====== Texto em estudo ======

Leonardo foi expulso ainda no primeiro tempo do jogo. Mesmo assim, o Brasil conquistou a vitória com um gol de Bebeto aos 28 minutos do segundo tempo. O diagnóstico de Tab Ramos ameaçava sua carreira no futebol. Por isso, Leonardo foi excluído da Copa de 94 pela FIFA. Apesar de, aos 47 anos de idade, ainda sentir os efeitos físicos do golpe, Ramos contou que muito maior foi o impacto profissional que aquela pancada gerou.
“Teve um impacto muito grande, porque naquele momento, eu estava jogando pelo Betis, na Espanha. Leonardo jogava pelo Valencia”, lembrou Ramos. “Meu time tinha acabado de subir da segunda para a primeira divisão. Eu estava ansioso por jogar a La Liga pela primeira vez. Porém, depois da contusão, precisei ficar fora do futebol por cinco meses. Outro jogador foi contratado pelo Betis, pegou meu trabalho e eu tive que deixar o clube. Teve um impacto muito grande na minha carreira, porque eu acabei tendo que ser vendido para o México, para o Tigres, do México. Nunca mais joguei na Espanha.”
Tab Ramos era um dos poucos jogadores americanos que atuavam fora do país. Em 1993, a federação dos EUA contratou quase todos os jogadores da seleção para dedicarem-se integralmente à preparação do time para a Copa de 94 durante um ano e meio, no estado da Califórnia. “Ajudou muito, porque depois de um ano e meio atuando juntos, os jogadores puderam se acostumar ao novo sistema de jogo, conheceram (o treinador sérvio) Bora Milutinovic muito bem e, quando os poucos jogadores que atuavam na Europa se juntaram à equipe, encontramos um time que jogava muito bem junto. Foi fácil para nós nos encaixarmos”, lembrou Ramos.
Atual assistente técnico do treinador alemão Jürgen Klinsmann na seleção americana, Tab Ramos estará em breve no Brasil. Apesar do incidente, ele disse não guardar mágoa alguma de Leonardo. “Não há ressentimentos”, afirmou Ramos. “Leonardo sempre foi muito legal comigo. Depois do incidente, ele foi ao hospital naquela noite em 1994 e se desculpou. Nos tornamos, não diria grande amigos, mas nos tornamos bons colegas desde então. Para dizer a verdade, joguei novamente contra Leonardo um ano mais tarde, pela Copa América, em 1995. E nós trocamos camisas. Então, tenho a camisa dele.”

======

#### [Tarefas a realizar]
(1) Indique se cada afirmação concorda com o texto sobre Tab Ramos e Leonardo, respondendo sim ou não e citando literalmente as palavras do texto que decidem a questão. (a) Após a contusão, Ramos ficou cinco meses sem jogar futebol. (b) Depois de jogar no México, Ramos voltou a atuar na Espanha. (c) Leonardo foi ao hospital na noite do incidente e pediu desculpas a Ramos.
(2) Retome o texto sobre Tab Ramos e Leonardo logo após a última frase apresentada.

====== Os dados ======

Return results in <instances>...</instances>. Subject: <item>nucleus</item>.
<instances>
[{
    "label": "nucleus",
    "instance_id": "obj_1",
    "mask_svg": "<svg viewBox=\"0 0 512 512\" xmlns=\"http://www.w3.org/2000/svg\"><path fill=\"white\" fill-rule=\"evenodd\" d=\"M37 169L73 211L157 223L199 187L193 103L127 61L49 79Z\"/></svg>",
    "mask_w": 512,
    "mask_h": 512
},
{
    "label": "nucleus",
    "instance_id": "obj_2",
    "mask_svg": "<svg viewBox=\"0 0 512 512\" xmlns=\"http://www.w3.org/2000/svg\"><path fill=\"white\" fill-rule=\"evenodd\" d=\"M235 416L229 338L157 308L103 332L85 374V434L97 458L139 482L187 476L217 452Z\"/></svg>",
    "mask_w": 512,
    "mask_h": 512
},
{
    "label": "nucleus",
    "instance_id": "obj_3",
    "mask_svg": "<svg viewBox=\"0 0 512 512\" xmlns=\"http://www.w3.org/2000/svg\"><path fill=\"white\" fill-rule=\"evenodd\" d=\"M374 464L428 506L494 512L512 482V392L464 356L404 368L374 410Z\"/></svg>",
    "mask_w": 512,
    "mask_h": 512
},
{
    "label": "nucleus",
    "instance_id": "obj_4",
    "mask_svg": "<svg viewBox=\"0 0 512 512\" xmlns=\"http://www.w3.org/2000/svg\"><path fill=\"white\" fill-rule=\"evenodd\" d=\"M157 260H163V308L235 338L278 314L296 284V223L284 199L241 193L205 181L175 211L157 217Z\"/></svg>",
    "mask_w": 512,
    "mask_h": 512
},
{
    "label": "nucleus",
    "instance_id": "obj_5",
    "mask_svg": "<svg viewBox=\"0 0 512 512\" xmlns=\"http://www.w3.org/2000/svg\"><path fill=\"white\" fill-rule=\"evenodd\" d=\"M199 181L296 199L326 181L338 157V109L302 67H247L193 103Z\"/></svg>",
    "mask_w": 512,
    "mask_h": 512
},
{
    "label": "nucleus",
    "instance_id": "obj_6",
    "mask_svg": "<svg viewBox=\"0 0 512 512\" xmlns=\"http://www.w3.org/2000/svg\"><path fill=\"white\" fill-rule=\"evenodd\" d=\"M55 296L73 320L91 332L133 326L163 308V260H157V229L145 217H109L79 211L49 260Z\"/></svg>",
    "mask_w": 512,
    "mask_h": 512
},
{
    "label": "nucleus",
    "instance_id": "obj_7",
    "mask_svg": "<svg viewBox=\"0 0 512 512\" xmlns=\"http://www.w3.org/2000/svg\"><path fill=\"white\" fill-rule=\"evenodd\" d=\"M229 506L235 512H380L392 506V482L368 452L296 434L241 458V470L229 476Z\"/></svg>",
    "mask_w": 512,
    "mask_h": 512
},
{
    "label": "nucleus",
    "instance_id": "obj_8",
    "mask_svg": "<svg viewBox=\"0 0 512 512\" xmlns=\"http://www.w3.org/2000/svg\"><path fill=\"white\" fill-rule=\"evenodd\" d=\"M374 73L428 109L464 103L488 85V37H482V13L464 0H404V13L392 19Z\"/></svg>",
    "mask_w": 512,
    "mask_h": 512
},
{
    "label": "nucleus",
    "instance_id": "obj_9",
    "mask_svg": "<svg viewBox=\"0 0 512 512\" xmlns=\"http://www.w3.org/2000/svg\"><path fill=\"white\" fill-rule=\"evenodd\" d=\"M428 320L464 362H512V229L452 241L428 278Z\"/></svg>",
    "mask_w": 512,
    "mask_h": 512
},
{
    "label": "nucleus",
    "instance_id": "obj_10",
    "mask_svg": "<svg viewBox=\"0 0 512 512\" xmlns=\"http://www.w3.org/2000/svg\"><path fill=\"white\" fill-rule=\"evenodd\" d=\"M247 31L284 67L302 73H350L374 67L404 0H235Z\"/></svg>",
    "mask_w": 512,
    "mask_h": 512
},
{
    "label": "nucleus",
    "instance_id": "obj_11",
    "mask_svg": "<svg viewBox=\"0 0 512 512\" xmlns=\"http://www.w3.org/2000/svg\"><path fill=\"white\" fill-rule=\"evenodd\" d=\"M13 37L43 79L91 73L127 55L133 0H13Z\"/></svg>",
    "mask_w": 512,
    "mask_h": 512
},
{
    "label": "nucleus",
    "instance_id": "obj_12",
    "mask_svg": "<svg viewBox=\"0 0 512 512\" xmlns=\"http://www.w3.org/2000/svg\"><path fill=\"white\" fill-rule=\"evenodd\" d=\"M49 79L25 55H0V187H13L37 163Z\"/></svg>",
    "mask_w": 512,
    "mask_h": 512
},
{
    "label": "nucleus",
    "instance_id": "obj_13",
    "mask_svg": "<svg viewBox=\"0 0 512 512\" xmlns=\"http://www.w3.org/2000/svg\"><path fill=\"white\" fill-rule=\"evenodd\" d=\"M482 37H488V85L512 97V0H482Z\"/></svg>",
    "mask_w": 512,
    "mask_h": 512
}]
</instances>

======

#### [Respostas do exercício]
(1)
(a) Sim: “depois da contusão, precisei ficar fora do futebol por cinco meses”.
(b) Não: “Nunca mais joguei na Espanha.”
(c) Sim: “ele foi ao hospital naquela noite em 1994 e se desculpou”.

(2)
Nos anos 1990, os EUA não teriam grandes chances de passar da fase de grupos de uma Copa do Mundo cujos adversários sorteados fossem Alemanha, Portugal e Gana. Esse ano, porém, a seleção americana enxerga uma possibilidade: “Nós temos um jogo muito difícil para nós contra Gana na estréia. Mas, para nós, essa não é a estréia, é a final.”, analisou Ramos. “Nós temos uma final contra Gana e, se ganharmos, então teremos uma grande chance de avançar.”
Como diretor técnico das divisões de base da seleção dos Estados Unidos, Tab Ramos está supervisionando o desenvolvimento das próximas gerações de jogadores americanos. E prevê grandes possibilidades para a partir das Copas do Mundo de 2022 e 2026. “Está crescendo muito rapidamente. Nós temos muitos talentos nos times de base, especialmente nos mais jovens. Nossas seleções de 14, 15 e 17 anos são muito boas, cheias de talento. Penso que temos um grande futuro”, afirmou Ramos.
“A Copa de 1994 pôs o futebol no mapa desse país”, afirmou Tab Ramos, o primeiro jogador da história a assinar um contrato profissional com a Major League Soccer, em 1996. A criação de uma liga profissional nos EUA foi uma das exigências da FIFA para conceder ao país o direito de sediar a Copa de 1994. “No início, a MLS jogava em estádios de futebol americano e cresceu a ponto de hoje quase todos os times da MLS terem estádios próprios. A maioria dos jogos está lotada de gente e há muita emoção nos jogos. Daqui a dez anos, o futebol vai ser um dos esportes mais importantes desse país. 20 anos atrás, jamais imaginaríamos isso,” afirmou Tab Ramos.